System Administration
cancel
Showing results for 
Search instead for 
Did you mean: 

Pausing PA-RISC and Itanium servers?

Larry Finnegan
Occasional Advisor

Pausing PA-RISC and Itanium servers?

I need to be able to make snapshots on our EVA 4000 SAN of LUNs that host striped LVM logical volumes. (The striping is used to load balance across the dual HBAs and fiber paths back to the SAN switch) My goal is to do it with minimal downtime to our services. Currently, I have to down the application server (PA-RISC) and the Oracle database server (Itanium). The application server can take five minutes to stop and between five and seven minutes to start up again. This results in (accounting for other processing) a 15 minute downtime each night.

I am thinking that if I can pause the OS on each system to prevent any I/O, I could make reliable snapshots with almost no downtime. Is this possible?
18 REPLIES
Mel Burslan
Honored Contributor

Re: Pausing PA-RISC and Itanium servers?

I am assuming all you want is to take a consistent snapshot of your database. Is that right ? App servers, usually do not have files that change frequently, so backing them up, if necessary, should not be a problem.

On the other hand, for oracle, you need to talk to the dba's and have them provide you a script or set of commands to put the database into what-so-called "hot backup mode" and you make sure these commands run moment before your backu0p starts and reverted right after the backup is completed.

While the database is in hot backup mode, users can still access the database. But the updates get written to a special log instead of updating the tables directly. Once out of this mode, tables get updated from the log file.

Hope this helps
________________________________
UNIX because I majored in cryptology...
Pete Randall
Outstanding Contributor

Re: Pausing PA-RISC and Itanium servers?

You mean a pause button that would suspend "playback", or processing in this case, then resume when you're ready? Brilliant!!

And despite the fact that it would seem to be easy enough to do, I don't know of anyone that's thought of it. The industry seems to be thinking exactly the opposite. In fact, HP even has an environment dubbed "NonStop".

If I were you, Larry, I'd be talking to the patent office - soon!


Pete

Pete
Tingli
Esteemed Contributor

Re: Pausing PA-RISC and Itanium servers?

If it is only to stop the application to prevent I/O in database. You can just cut off the connection between the two servers. Say, stop the nic card and etc...
Patrick Wallek
Honored Contributor

Re: Pausing PA-RISC and Itanium servers?

>>Say, stop the nic card

I'm not sure that would be advisable.

If you stop the NIC, then depending on the duration of the outage, you could have lots of connections that get dropped suddenly, which could lead to other issues.

If this is part of a cluster, then the disappearance of an IP address could another NIC to come online or, depending on the configuration, it could trigger a package failover to another node.
Tingli
Esteemed Contributor

Re: Pausing PA-RISC and Itanium servers?

Or, stop the Oracle listener.
OldSchool
Honored Contributor

Re: Pausing PA-RISC and Itanium servers?

"If it is only to stop the application to prevent I/O in database.
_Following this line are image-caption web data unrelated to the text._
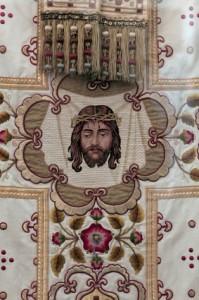 Вышивка-золотом-церковная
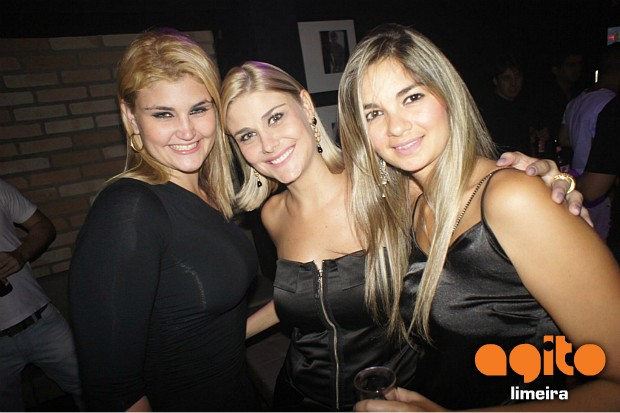 Local: H1 Music Bar - Mora no H1 Budweiser 2/2 nr_85337 Data:03/02/2012 Fotografo: Alexandre Bigaton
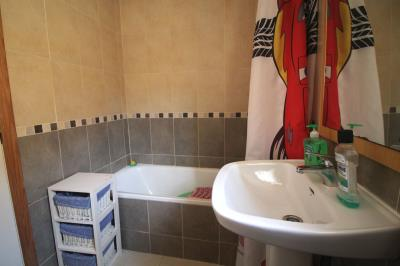 15-bathroom-2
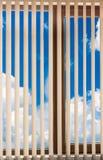 Ciel de nuage d'abat-jour de fenêtre Photos stock
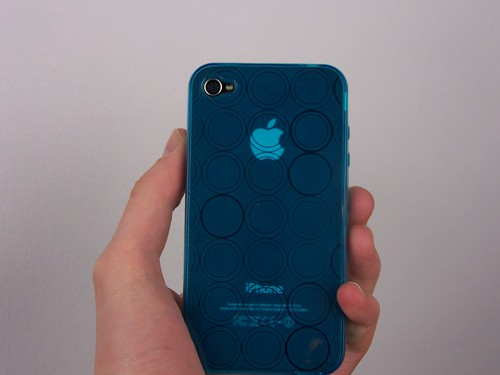 Bubbles case blue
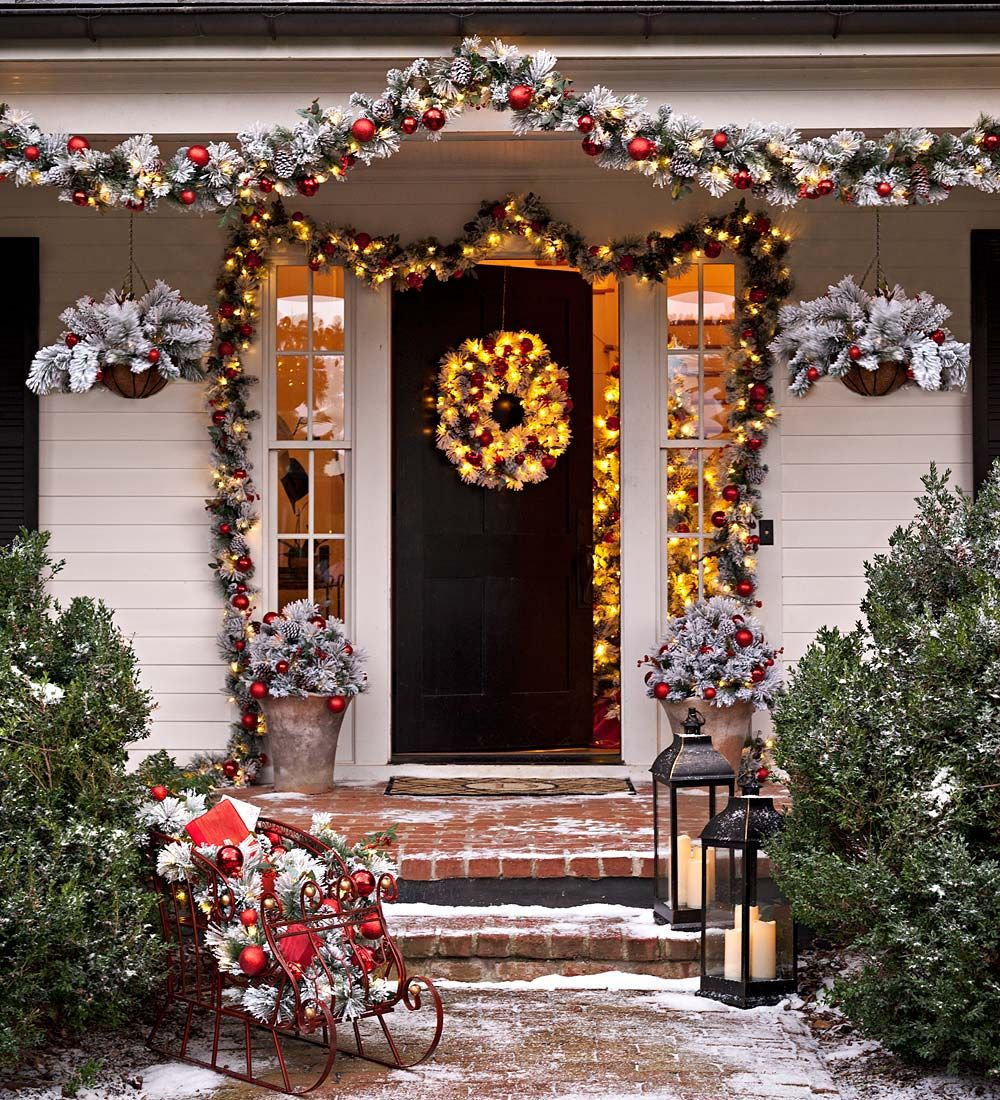 Our Fairfax Wreath Makes Christmas Decorating Effortlessly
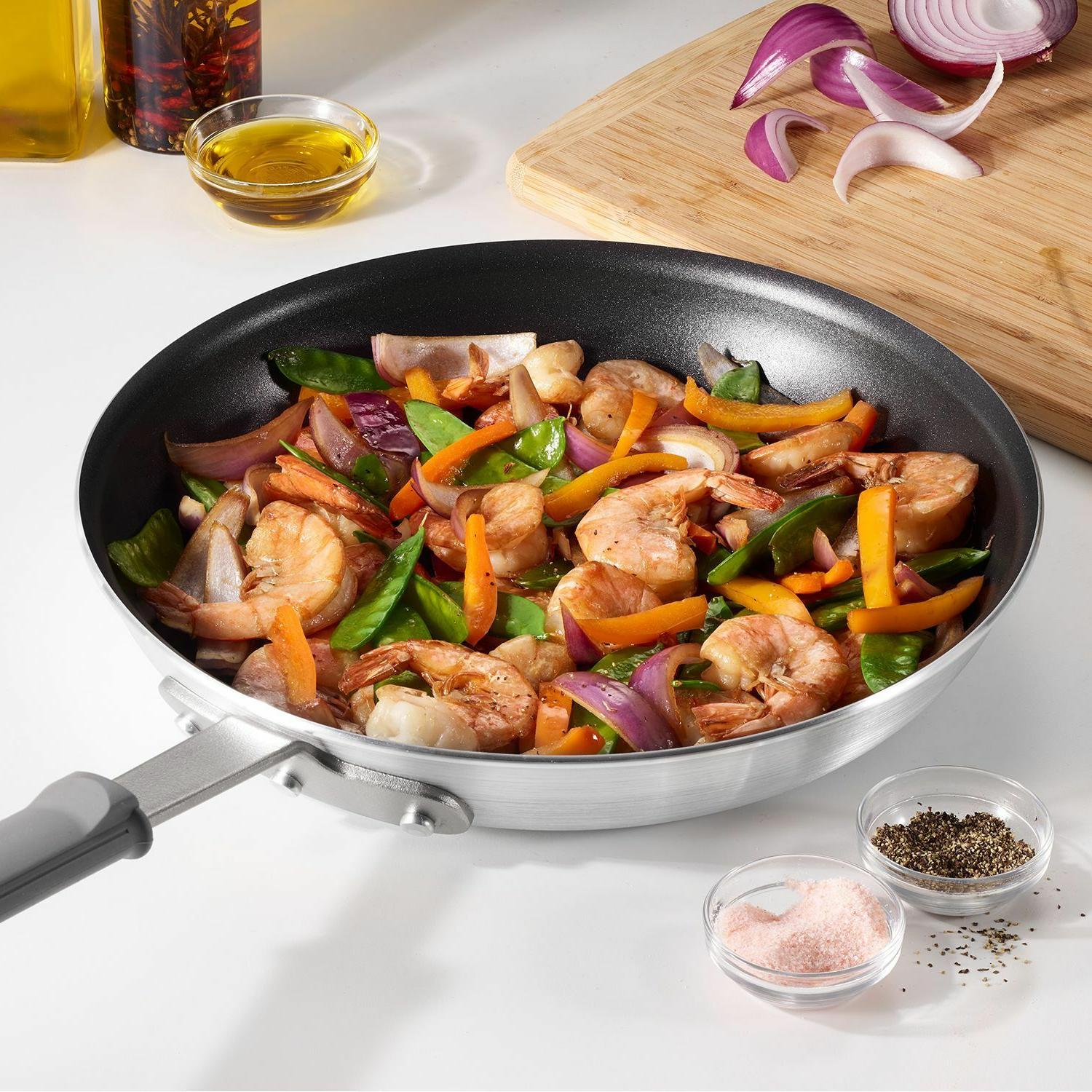 Member's Non-Stick with Free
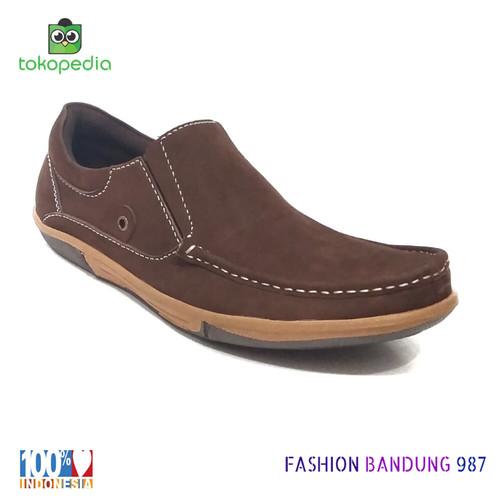 Foto Produk SEPATU KASUAL PRIA SIMPEL KULIT ASLI WARNA COKLAT SLIP ON dari Fashion Bandung 987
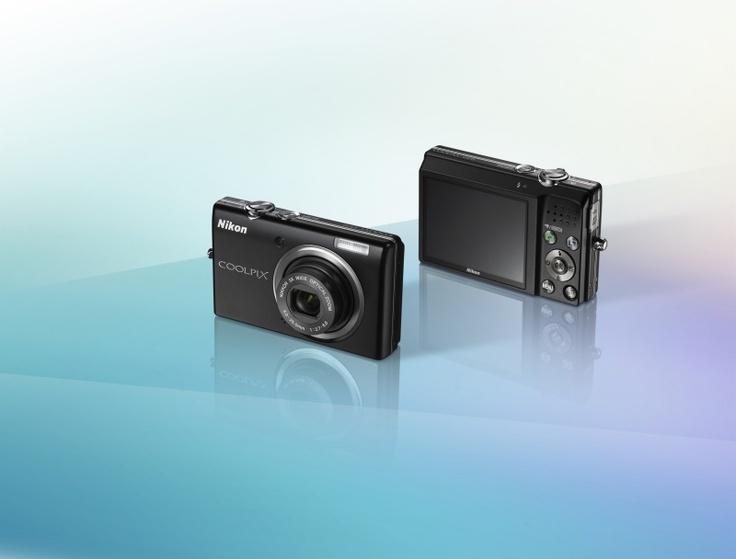 Nikon COOLPIX S570 - Bardzo łatwa w obsłudze funkcja automatycznego wybierania programu tematycznego dostosowuje wszystkie ustawienia aparatu do fotografowanej sceny.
You can just cut off the connection between the two servers. Say, stop the nic card and etc..."

yeah...right...and what do you think that would do to the running database???
Patrick Wallek
Honored Contributor

Re: Pausing PA-RISC and Itanium servers?

>>Or, stop the Oracle listener.

That will only prevent new connections.

Anything currently running in the DB, say a SQL query, will continue to run, and anyone already connected to the DB will retain their connection.
Tingli
Esteemed Contributor

Re: Pausing PA-RISC and Itanium servers?

But currently they just shut down the application server. My suggestion makes it less painful than what it is doing now.
Mel Burslan
Honored Contributor

Re: Pausing PA-RISC and Itanium servers?

One word: Oracle Hotbackup Mode

(well three words, all right)
________________________________
UNIX because I majored in cryptology...
Patrick Wallek
Honored Contributor

Re: Pausing PA-RISC and Itanium servers?

>>My suggestion makes it less painful than what it is doing now.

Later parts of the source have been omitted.